#### GOAL:
Set down the data below without change, skipping the pictures it holds.

-- begin RECORDS --

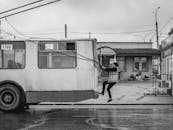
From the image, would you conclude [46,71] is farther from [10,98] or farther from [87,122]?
[87,122]

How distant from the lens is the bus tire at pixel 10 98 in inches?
593

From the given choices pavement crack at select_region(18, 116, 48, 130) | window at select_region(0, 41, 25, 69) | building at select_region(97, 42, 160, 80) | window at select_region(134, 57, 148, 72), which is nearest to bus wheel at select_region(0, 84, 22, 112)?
window at select_region(0, 41, 25, 69)

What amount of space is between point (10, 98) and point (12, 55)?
1.60 m

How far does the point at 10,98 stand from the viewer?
49.8 feet

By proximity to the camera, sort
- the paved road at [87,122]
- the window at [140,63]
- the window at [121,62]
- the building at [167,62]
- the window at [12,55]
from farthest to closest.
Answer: the window at [140,63]
the window at [121,62]
the building at [167,62]
the window at [12,55]
the paved road at [87,122]

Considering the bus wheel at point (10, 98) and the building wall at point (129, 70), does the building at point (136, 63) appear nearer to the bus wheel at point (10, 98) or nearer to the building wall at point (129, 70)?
the building wall at point (129, 70)

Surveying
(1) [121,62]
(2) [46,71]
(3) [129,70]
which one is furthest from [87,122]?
(3) [129,70]

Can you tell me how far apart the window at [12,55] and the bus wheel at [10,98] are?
0.78m

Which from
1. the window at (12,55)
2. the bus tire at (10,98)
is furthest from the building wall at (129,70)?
the bus tire at (10,98)

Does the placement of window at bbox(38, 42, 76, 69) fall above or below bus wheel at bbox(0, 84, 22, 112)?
above

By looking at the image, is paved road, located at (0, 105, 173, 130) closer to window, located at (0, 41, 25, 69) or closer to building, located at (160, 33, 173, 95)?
window, located at (0, 41, 25, 69)

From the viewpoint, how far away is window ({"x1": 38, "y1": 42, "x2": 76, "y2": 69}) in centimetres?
1532

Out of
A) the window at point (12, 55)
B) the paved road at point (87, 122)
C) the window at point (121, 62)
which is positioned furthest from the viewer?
the window at point (121, 62)

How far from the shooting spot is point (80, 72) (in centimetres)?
1526
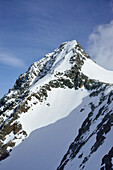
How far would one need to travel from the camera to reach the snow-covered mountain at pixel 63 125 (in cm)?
1488

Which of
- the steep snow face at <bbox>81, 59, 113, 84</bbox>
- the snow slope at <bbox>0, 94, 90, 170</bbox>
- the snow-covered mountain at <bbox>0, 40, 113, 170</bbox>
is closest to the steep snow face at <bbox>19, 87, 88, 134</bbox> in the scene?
the snow-covered mountain at <bbox>0, 40, 113, 170</bbox>

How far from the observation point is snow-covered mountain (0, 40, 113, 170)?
1488cm

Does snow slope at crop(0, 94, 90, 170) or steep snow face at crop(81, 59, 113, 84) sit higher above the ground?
steep snow face at crop(81, 59, 113, 84)

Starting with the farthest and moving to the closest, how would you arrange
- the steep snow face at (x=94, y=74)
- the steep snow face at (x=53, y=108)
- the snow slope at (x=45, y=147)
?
the steep snow face at (x=94, y=74)
the steep snow face at (x=53, y=108)
the snow slope at (x=45, y=147)

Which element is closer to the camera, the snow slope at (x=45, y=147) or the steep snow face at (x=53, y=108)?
the snow slope at (x=45, y=147)

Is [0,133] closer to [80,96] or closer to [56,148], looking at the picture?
[56,148]

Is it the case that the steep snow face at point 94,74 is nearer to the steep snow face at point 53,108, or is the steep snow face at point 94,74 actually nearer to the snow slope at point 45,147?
the steep snow face at point 53,108

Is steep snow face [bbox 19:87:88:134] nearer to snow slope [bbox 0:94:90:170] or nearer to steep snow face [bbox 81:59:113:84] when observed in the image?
snow slope [bbox 0:94:90:170]

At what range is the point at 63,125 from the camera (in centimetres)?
3006

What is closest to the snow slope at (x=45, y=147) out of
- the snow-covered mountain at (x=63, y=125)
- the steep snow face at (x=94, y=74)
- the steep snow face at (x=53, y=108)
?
the snow-covered mountain at (x=63, y=125)

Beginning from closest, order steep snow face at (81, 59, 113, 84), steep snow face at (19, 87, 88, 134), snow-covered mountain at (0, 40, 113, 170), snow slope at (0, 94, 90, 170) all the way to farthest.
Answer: snow-covered mountain at (0, 40, 113, 170), snow slope at (0, 94, 90, 170), steep snow face at (19, 87, 88, 134), steep snow face at (81, 59, 113, 84)

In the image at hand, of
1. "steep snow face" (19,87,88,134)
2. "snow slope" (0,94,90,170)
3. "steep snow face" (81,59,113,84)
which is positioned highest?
"steep snow face" (81,59,113,84)

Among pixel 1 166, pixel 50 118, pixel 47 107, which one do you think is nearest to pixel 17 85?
pixel 47 107

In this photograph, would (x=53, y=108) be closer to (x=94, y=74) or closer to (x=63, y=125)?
(x=63, y=125)
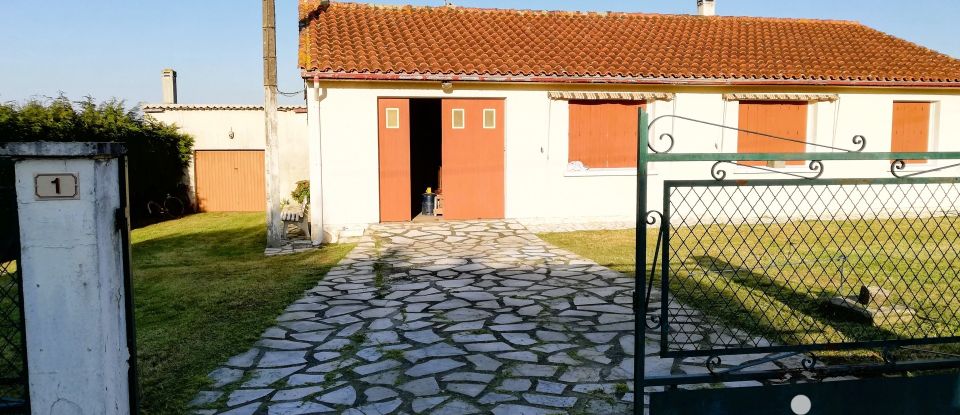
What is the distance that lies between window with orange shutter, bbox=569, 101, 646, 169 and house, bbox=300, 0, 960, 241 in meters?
0.03

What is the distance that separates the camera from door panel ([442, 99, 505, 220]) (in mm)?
11992

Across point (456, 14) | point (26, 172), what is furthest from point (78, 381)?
point (456, 14)

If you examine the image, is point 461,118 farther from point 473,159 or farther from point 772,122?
point 772,122

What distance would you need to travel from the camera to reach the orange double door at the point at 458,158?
11.7 meters

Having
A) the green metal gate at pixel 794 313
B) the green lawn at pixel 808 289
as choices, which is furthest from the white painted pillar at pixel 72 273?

-- end RECORDS --

#### TASK RESPONSE:
From the image, would you conclude [46,71] is farther from [10,98] or farther from [87,122]?
[87,122]

How distant from the lens is the bus tire at pixel 10 98 in inches?
593

From the given choices pavement crack at select_region(18, 116, 48, 130) | window at select_region(0, 41, 25, 69) | building at select_region(97, 42, 160, 80) | window at select_region(134, 57, 148, 72), which is nearest to bus wheel at select_region(0, 84, 22, 112)?
window at select_region(0, 41, 25, 69)

What amount of space is between point (10, 98) and point (12, 55)?
1.60 m

How far does the point at 10,98 stand from the viewer?
49.8 feet

By proximity to the camera, sort
- the paved road at [87,122]
- the window at [140,63]
- the window at [121,62]
- the building at [167,62]
- the window at [12,55]
from farthest to closest.
Answer: the window at [140,63]
the window at [121,62]
the building at [167,62]
the window at [12,55]
the paved road at [87,122]

Considering the bus wheel at point (10, 98) and the building wall at point (129, 70), does the building at point (136, 63) appear nearer to the bus wheel at point (10, 98) or nearer to the building wall at point (129, 70)?
the building wall at point (129, 70)

Surveying
(1) [121,62]
(2) [46,71]
(3) [129,70]
which one is furthest from [87,122]?
(3) [129,70]

Can you tell me how far apart the window at [12,55] and the bus wheel at [10,98] are?
0.78m

Which from
1. the window at (12,55)
2. the bus tire at (10,98)
is furthest from the building wall at (129,70)?
the bus tire at (10,98)

Does the placement of window at bbox(38, 42, 76, 69) fall above or below bus wheel at bbox(0, 84, 22, 112)?
above

By looking at the image, is paved road, located at (0, 105, 173, 130) closer to window, located at (0, 41, 25, 69) or closer to building, located at (160, 33, 173, 95)?
window, located at (0, 41, 25, 69)

From the viewpoint, how far away is window ({"x1": 38, "y1": 42, "x2": 76, "y2": 69}) in centimetres?
1532

Out of
A) the window at point (12, 55)
B) the paved road at point (87, 122)
C) the window at point (121, 62)
which is positioned furthest from the viewer?
the window at point (121, 62)

How far from the shooting spot is point (80, 72) (in centimetres)?
1526
How far would one need to travel from the camera to reach the snow-covered mountain at pixel 63 125 (in cm)?
1488

Which of
- the steep snow face at <bbox>81, 59, 113, 84</bbox>
- the snow slope at <bbox>0, 94, 90, 170</bbox>
- the snow-covered mountain at <bbox>0, 40, 113, 170</bbox>
is closest to the steep snow face at <bbox>19, 87, 88, 134</bbox> in the scene?
the snow-covered mountain at <bbox>0, 40, 113, 170</bbox>

How far from the observation point is snow-covered mountain (0, 40, 113, 170)?
1488cm

Does snow slope at crop(0, 94, 90, 170) or steep snow face at crop(81, 59, 113, 84) sit higher above the ground?
steep snow face at crop(81, 59, 113, 84)

Starting with the farthest and moving to the closest, how would you arrange
- the steep snow face at (x=94, y=74)
- the steep snow face at (x=53, y=108)
- the snow slope at (x=45, y=147)
?
the steep snow face at (x=94, y=74)
the steep snow face at (x=53, y=108)
the snow slope at (x=45, y=147)

Which element is closer to the camera, the snow slope at (x=45, y=147) or the steep snow face at (x=53, y=108)?
the snow slope at (x=45, y=147)

Is [0,133] closer to [80,96] or closer to [56,148], looking at the picture?
[56,148]

Is it the case that the steep snow face at point 94,74 is nearer to the steep snow face at point 53,108, or is the steep snow face at point 94,74 actually nearer to the snow slope at point 45,147?
the steep snow face at point 53,108

Is steep snow face [bbox 19:87:88:134] nearer to snow slope [bbox 0:94:90:170] or nearer to steep snow face [bbox 81:59:113:84] when observed in the image?
snow slope [bbox 0:94:90:170]

At what range is the point at 63,125 from the camera (in centimetres)?
3006

What is closest to the snow slope at (x=45, y=147) out of
- the snow-covered mountain at (x=63, y=125)
- the steep snow face at (x=94, y=74)
- the steep snow face at (x=53, y=108)
?
the snow-covered mountain at (x=63, y=125)

Beginning from closest, order steep snow face at (81, 59, 113, 84), steep snow face at (19, 87, 88, 134), snow-covered mountain at (0, 40, 113, 170), snow slope at (0, 94, 90, 170) all the way to farthest.
Answer: snow-covered mountain at (0, 40, 113, 170), snow slope at (0, 94, 90, 170), steep snow face at (19, 87, 88, 134), steep snow face at (81, 59, 113, 84)

In the image at hand, of
1. "steep snow face" (19,87,88,134)
2. "snow slope" (0,94,90,170)
3. "steep snow face" (81,59,113,84)
which is positioned highest?
"steep snow face" (81,59,113,84)

Among pixel 1 166, pixel 50 118, pixel 47 107, which one do you think is nearest to pixel 17 85?
pixel 47 107

In this photograph, would (x=53, y=108) be closer to (x=94, y=74) or closer to (x=63, y=125)?
(x=63, y=125)
What is the distance that lies between window with orange shutter, bbox=569, 101, 646, 169 and house, bbox=300, 0, 960, 241 in meters?
0.03

What is the distance that separates the camera from door panel ([442, 99, 505, 220]) (in mm)?
11992

Across point (456, 14) | point (26, 172), what is furthest from point (78, 381)?
point (456, 14)

If you examine the image, is point 461,118 farther from point 473,159 or farther from point 772,122?
point 772,122

What distance would you need to travel from the camera to reach the orange double door at the point at 458,158?
11.7 meters

Having
A) the green metal gate at pixel 794 313
B) the green lawn at pixel 808 289
as choices, which is furthest from the white painted pillar at pixel 72 273?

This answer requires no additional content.